#### [Página]
::::

El Espíritu Santo vino a ser mi maestro.
En ese tiempo yo no lo sabía, pero exactamente lo que milagrosamente comenzó a
suceder. Tú ves, los muchachos en la reunión de oración no dijeron: “Aquí está
lo que dice la Biblia”. Ellos no dijeron nada. En realidad, no tenían idea de
lo que había ocurrido durante las veinticuatro horas asadas. Y, por supuesto,
yo no les dije una palabra de ello a mis padres.
Comencé leyendo los Evangelios. Me
encontré a mí mismo diciendo en voz alta, “Jesús, ven a mi corazón. Por favor,
Señor Jesús, ven a mi corazón”.
En pasaje tras pasaje de las Escrituras
veía el plan de salvación que se abría. Era como si nunca antes hubiera leído
la Biblia. Oh, amigo, está era viva. Las palabras fluían del manantial, y bebí
libremente de ella.
Finalmente, a las tres o cuatro de la
mañana, con una paz suave que nunca antes había conocido, me quede dormido.
PERTENECIENDO
El día siguiente en la escuela yo busqué a aquellos
“fanáticos” y les dije: “Oigan, me gustaría que me llevaran a la iglesia de
ustedes”. Ellos me hablaron de una fraternidad semanal a la que asistían y me
ofrecieron llevarme dos días más tarde.
Aquel jueves en la noche me encontré en
“Las catacumbas”. Así ellos la llamaban. El servicio era igual que la reunión
de oración de aquella mañana en el colegio –la gente levantaba las manos,
adorando al Señor. En esta ocasión me uní a ellos.

::::

#### [Qué se pide]
En el relato de conversión, ¿qué nombre le daban los jóvenes al lugar de su fraternidad semanal? Las líneas que vienen a continuación provienen de otra fuente.

#### [Entradas proporcionadas]

::::

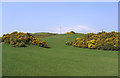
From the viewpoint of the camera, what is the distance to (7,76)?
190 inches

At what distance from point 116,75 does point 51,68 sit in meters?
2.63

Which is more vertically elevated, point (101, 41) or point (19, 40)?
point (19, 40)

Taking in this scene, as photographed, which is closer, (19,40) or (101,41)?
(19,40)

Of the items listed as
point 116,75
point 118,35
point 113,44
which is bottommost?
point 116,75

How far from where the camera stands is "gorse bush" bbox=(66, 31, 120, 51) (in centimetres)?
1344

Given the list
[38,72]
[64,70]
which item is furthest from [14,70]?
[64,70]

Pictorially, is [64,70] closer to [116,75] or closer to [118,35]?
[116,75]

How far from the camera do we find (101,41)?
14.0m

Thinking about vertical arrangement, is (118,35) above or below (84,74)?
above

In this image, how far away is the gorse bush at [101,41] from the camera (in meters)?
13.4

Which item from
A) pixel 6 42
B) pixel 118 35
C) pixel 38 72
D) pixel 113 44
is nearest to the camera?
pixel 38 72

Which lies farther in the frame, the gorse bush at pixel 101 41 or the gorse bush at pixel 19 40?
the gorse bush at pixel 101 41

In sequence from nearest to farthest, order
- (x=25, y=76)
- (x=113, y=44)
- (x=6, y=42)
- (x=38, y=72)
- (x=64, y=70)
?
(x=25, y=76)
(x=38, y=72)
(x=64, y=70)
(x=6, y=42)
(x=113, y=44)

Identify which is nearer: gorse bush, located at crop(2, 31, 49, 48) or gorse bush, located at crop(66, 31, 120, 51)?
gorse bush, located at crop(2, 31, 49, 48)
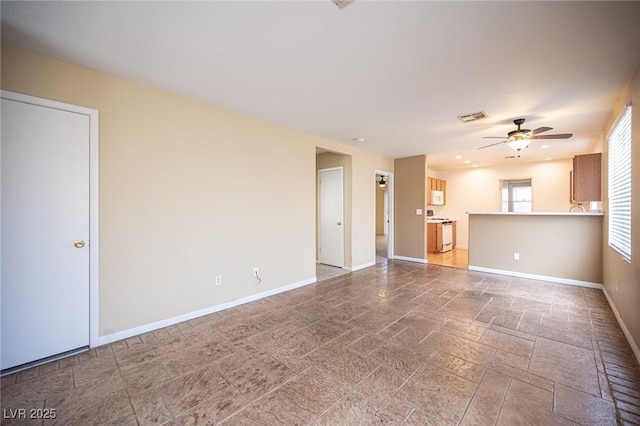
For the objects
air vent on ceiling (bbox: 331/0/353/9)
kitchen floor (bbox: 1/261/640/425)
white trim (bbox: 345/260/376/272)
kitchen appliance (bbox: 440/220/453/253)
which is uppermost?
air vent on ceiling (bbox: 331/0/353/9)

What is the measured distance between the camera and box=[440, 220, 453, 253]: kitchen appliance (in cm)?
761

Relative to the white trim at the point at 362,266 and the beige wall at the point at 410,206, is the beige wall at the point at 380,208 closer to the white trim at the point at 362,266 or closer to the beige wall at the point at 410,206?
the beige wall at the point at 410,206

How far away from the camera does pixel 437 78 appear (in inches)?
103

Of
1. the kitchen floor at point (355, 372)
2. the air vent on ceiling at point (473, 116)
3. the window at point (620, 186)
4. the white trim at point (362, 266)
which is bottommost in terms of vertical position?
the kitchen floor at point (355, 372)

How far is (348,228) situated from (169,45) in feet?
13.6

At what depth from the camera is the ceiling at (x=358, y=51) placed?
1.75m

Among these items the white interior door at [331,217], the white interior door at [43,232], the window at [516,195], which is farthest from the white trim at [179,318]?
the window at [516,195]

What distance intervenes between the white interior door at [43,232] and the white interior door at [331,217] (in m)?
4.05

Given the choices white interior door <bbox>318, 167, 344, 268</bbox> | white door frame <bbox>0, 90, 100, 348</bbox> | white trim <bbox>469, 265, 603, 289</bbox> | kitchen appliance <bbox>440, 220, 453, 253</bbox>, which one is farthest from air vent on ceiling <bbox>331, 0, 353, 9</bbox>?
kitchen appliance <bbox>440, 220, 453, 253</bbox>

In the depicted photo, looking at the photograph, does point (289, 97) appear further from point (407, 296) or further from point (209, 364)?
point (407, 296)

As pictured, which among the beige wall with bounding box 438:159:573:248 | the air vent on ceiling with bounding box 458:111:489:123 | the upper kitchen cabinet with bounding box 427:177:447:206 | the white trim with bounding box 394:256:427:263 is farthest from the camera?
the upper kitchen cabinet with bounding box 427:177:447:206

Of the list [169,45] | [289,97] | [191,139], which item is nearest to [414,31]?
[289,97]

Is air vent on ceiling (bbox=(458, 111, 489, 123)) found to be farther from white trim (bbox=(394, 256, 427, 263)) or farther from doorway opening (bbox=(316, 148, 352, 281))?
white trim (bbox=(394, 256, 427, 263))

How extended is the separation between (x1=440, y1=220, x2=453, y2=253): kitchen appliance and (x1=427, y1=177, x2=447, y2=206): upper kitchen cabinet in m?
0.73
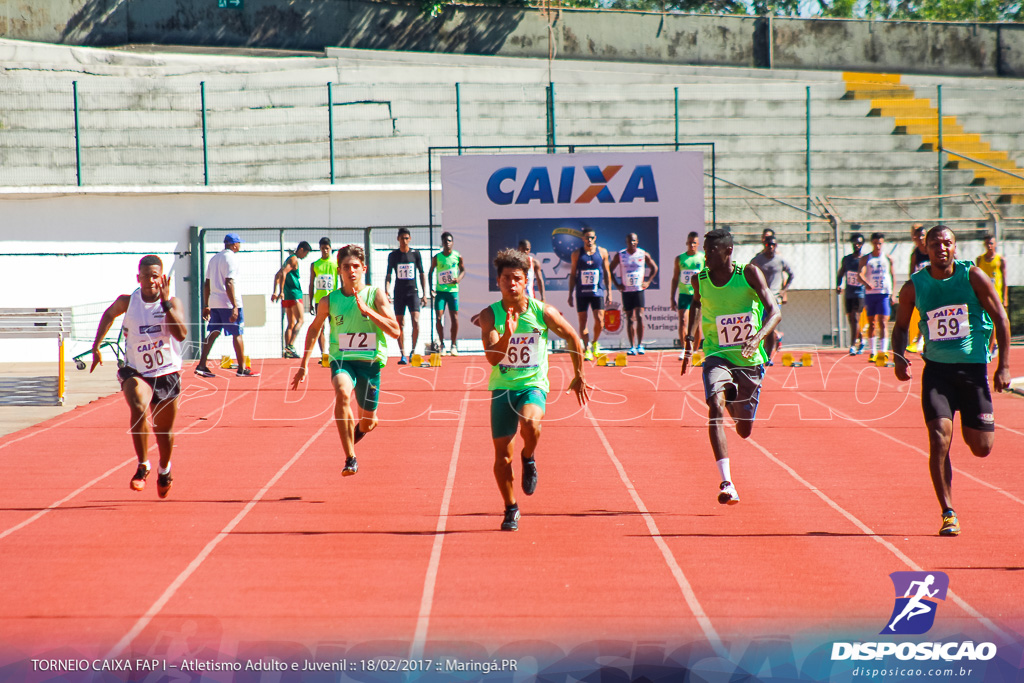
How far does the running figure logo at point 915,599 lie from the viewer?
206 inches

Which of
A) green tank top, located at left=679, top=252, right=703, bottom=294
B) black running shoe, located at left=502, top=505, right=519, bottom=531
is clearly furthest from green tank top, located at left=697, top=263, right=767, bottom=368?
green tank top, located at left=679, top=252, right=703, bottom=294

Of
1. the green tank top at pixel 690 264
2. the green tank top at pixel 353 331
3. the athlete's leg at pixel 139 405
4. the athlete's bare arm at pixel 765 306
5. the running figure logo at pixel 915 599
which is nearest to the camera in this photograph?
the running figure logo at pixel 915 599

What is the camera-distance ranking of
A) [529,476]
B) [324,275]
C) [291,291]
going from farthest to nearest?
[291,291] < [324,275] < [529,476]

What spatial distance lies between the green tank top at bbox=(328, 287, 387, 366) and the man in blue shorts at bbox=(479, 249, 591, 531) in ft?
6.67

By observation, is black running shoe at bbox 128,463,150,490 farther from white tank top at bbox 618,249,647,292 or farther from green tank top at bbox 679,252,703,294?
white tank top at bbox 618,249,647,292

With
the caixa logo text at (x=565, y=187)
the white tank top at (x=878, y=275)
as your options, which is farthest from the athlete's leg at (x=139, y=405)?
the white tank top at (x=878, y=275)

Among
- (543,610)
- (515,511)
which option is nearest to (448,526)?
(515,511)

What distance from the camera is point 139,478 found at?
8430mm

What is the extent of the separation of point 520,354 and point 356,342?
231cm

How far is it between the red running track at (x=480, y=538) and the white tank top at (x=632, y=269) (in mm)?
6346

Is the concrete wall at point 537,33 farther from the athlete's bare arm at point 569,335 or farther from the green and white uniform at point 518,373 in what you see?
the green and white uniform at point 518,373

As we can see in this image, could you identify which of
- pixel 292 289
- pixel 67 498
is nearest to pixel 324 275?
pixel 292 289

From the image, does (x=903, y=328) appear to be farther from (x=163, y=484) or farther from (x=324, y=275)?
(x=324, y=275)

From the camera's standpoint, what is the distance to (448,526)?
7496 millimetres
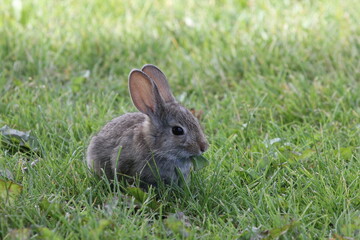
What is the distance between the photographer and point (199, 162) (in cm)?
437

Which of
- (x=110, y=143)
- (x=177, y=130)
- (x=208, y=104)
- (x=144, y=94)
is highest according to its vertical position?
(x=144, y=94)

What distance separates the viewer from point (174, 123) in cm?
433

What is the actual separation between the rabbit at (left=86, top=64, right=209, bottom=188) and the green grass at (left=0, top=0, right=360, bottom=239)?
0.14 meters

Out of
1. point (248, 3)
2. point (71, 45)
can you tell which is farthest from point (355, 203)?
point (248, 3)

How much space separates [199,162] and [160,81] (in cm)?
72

::::

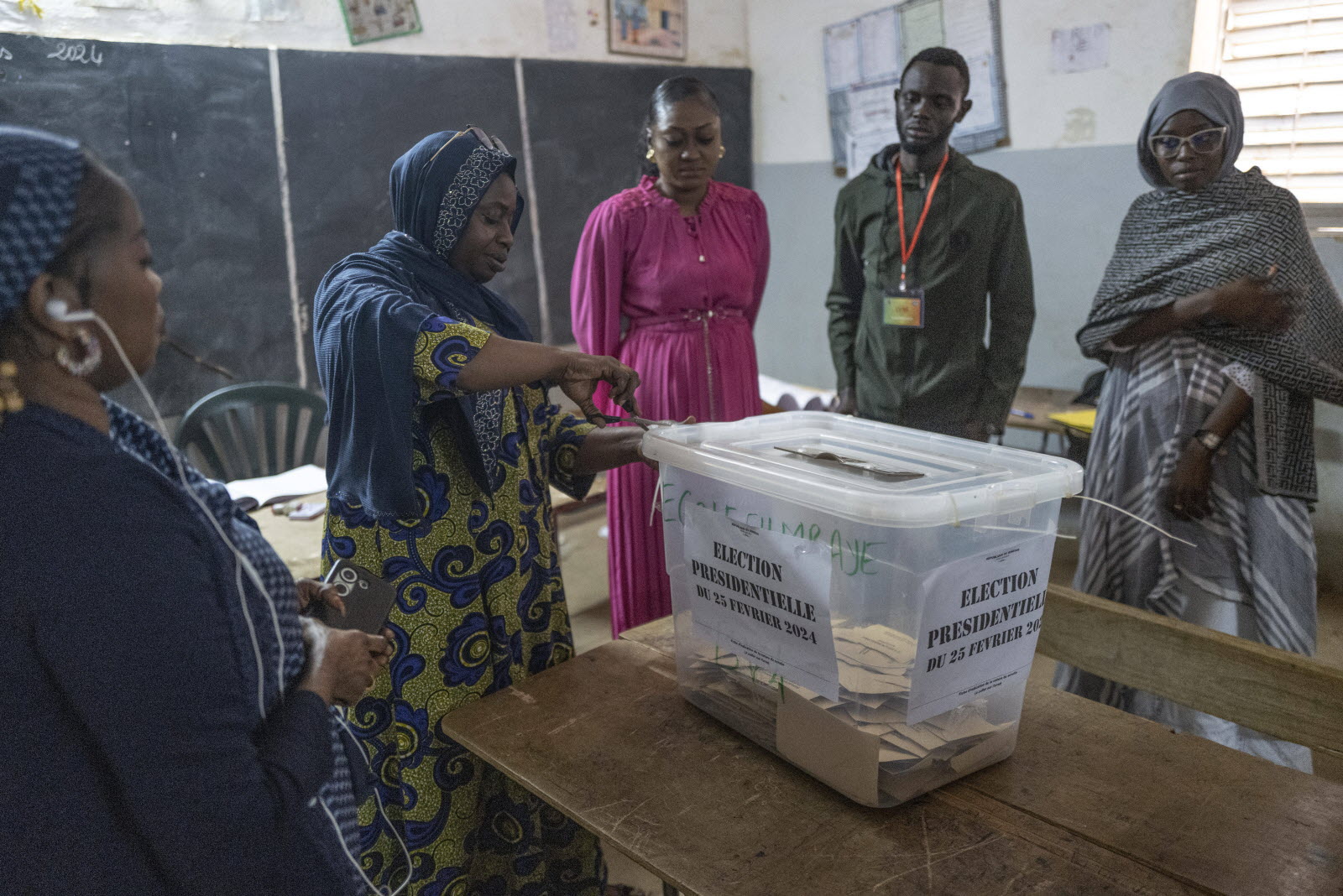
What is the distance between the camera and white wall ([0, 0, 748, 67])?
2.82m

::::

#### [Resultado a continuación]
Lo llamaban "Las catacumbas".